:: Work required ::
If a line in the records below contains "http", copy that line.

Entries provided Block Start

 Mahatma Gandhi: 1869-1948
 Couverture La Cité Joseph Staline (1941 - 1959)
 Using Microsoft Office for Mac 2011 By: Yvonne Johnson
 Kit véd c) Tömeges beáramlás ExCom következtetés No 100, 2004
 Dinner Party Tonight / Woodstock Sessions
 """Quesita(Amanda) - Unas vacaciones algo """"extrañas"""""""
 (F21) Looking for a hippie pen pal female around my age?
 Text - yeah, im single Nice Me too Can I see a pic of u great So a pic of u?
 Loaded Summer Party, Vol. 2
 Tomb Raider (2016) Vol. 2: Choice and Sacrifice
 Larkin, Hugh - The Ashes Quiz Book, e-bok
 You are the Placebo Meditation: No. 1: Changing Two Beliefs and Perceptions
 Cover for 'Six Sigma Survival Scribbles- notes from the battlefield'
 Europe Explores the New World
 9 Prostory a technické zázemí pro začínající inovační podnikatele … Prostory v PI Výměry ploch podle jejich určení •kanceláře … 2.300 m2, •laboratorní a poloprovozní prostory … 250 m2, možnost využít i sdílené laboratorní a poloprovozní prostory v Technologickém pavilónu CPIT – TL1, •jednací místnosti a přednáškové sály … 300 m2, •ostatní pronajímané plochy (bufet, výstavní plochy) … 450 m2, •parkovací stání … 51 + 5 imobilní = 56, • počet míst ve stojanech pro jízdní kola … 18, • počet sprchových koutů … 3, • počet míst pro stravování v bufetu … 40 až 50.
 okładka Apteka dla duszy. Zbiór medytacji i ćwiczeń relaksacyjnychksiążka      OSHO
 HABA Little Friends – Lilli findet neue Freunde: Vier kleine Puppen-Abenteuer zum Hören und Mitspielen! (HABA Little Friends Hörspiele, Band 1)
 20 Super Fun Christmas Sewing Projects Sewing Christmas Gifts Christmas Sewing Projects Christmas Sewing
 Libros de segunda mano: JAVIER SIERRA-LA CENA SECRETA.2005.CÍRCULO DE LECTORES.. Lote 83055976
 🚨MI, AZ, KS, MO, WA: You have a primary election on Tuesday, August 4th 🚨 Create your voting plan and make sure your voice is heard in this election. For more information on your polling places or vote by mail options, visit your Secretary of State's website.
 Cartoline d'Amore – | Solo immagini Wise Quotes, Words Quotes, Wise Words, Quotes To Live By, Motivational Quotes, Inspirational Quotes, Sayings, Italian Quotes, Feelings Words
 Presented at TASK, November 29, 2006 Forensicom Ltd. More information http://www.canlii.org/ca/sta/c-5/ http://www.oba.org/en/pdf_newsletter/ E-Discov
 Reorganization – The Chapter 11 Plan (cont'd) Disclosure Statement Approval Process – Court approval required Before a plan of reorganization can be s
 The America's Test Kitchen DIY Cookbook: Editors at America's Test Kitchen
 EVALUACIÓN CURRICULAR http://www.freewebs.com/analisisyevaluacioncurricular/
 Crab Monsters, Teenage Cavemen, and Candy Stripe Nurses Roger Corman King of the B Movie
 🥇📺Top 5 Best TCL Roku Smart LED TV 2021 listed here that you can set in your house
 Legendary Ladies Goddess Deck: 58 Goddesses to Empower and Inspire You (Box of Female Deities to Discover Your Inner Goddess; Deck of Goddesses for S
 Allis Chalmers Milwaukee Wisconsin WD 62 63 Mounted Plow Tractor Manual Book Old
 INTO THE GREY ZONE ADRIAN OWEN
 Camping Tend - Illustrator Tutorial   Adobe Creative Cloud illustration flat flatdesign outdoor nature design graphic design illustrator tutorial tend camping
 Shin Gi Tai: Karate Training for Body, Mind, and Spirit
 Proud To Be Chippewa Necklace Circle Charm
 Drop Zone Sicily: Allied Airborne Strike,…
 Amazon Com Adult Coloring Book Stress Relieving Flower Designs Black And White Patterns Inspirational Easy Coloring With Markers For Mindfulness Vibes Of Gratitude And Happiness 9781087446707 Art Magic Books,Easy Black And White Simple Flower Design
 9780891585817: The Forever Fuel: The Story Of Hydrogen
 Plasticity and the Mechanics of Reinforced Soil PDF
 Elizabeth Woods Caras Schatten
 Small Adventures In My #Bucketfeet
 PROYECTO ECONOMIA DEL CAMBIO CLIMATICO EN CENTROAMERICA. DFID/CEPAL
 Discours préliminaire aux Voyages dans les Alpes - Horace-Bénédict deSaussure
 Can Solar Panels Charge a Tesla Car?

Entries provided Block End

:: Expected answer ::
 Presented at TASK, November 29, 2006 Forensicom Ltd. More information http://www.canlii.org/ca/sta/c-5/ http://www.oba.org/en/pdf_newsletter/ E-Discov
 EVALUACIÓN CURRICULAR http://www.freewebs.com/analisisyevaluacioncurricular/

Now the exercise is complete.